* **REQUIRED TASKS**
A: In the SeqIO.index email, can you rewrite the passage that begins at the words "Have you definitely" and stops after "added to 1.52.", renaming "filehandle" to "file handle" throughout?
B: How would you put this sentence from the SeqIO.index email into Spanish: "There are also issues here in combination with saving the index."
C: Can you continue the SeqIO.index email from where it stops?

* **EXCERPTED PASSAGE**
--------
[Biopython] SeqIO.index improvement suggestions

Fri Dec 18 21:39:11 UTC 2009

Hi Renato,

I'm cooking dinner while writing this, so it won't be as in depth as
usual...

On Fri, Dec 18, 2009 at 5:17 PM, Renato Alves <rjalves at igc.gulbenkian.pt> wrote:
>
> [I tried submitting this message to the dev mailing list, but got
> rejected since I'm not yet authorized to post there, so here it goes]

Have you definitely subscribed to the dev list? That should be all that
is required to post there, and this discussion would be better suited
there.

> Hi everyone,
>
> I'm working on changes to the Bio.SeqIO.index() function to make it more
> consistent with the .read and .parse i.e. accept a filehandle instead of
> a filename and also to include a way to cache the index into a file to
> speed up the process.
>
> The reason why we are implementing these two is because we were going to
> implement our own index solution until we realized this was added to 1.52.
>
> However the implementation in 1.52 has a few limitations.

Yes, this was designed to cover basic use cases in a general way,
but with the option in future to do other things - and in particular
saving the index to disk was kept in mind.

> One limitation is that we are using a gzipped database for the sake of
> space and using gzip.open() to create the file-handle that would then be
> passed to .parse(). The same was not doable with .index().
> This is already implemented in
> http://github.com/Unode/biopython/commit/6fc390151452e3ddf26a117269132125a3ffb3fe

That was a deliberate choice in that the index code wants to "own"
the handle. If other code has access to the handle, there is a risky
of different bits of code moving the handle pointer etc. But, if you
are careful it could be done.

There are also issues here in combination with saving the index.
With a filename, the code can easily reopen the file in the same
mode. With a handle, things are more tricky. You have non-file
handles to consider - such as the gzip example. There is also the
problem of recording the file mode (normal text, universal text,
or binary - which we will need for SFF files - code already written).
--------
* **STORED DATA**
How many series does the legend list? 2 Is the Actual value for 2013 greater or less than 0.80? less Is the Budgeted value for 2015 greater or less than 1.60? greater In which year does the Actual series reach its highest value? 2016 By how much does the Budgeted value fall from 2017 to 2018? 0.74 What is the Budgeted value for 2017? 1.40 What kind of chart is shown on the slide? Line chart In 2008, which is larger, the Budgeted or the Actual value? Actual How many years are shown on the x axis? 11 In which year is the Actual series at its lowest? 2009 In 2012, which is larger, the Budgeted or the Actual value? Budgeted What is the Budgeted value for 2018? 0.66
--------
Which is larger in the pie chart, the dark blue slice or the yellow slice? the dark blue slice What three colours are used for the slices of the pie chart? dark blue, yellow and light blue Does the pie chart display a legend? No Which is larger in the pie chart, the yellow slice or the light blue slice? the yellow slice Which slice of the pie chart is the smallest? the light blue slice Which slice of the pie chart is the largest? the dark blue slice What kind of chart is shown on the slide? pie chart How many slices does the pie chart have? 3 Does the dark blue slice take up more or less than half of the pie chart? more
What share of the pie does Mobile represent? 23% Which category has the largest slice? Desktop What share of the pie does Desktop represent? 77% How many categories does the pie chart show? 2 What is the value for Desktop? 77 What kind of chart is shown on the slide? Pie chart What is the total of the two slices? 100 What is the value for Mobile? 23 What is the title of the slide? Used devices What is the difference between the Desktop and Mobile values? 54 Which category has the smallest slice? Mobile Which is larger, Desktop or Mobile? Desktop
--------
* **ANSWERS TO THE PROBLEMS**
A:
Have you definitely subscribed to the dev list? That should be all that
is required to post there, and this discussion would be better suited
there.

> Hi everyone,
>
> I'm working on changes to the Bio.SeqIO.index() function to make it more
> consistent with the .read and .parse i.e. accept a file handle instead of
> a filename and also to include a way to cache the index into a file to
> speed up the process.
>
> The reason why we are implementing these two is because we were going to
> implement our own index solution until we realized this was added to 1.52.

B: También hay problemas aquí en combinación con guardar el índice.

C:
If we do change the code to allow handles, it would have to be
to allow handles OR filenames to be compatible with Biopython
1.52 and 1.53 (which take just filenames). This could be handled
as in Bio.SeqIO.convert(), which also allows both (which was the
subject of some discussion!).

> The second is that we are going to use this feature to quick search the
> database in a web application. Here we have the limitation that we don't
> have persistence across web requests, which means that we would need to
> recalculate the index on every web request.
>
> The details of how we plan to implement this are the following:
>
> cPickle the internal dictionary of offsets and save it on the database
> folder with the same name as the database + .index. The consistency
> check on whether the file has changed will be performed based on name
> and timestamp. By default .index() will search for this file, check the
> timestamp and use the cache if they match, otherwise they will be
> recalculated. The save function will be available like:
>
>>>> >>> d = SeqIO.index(...)
>>>> >>> d.save(filename)
>
> where filename is optional and defaults to "%s.index" % _handle.name
>
> We already have a solution like this implemented with subclasses of
> SeqIO._index, it's just a matter of reworking that and merge it into
> BioPython if you consider a good addition to the code.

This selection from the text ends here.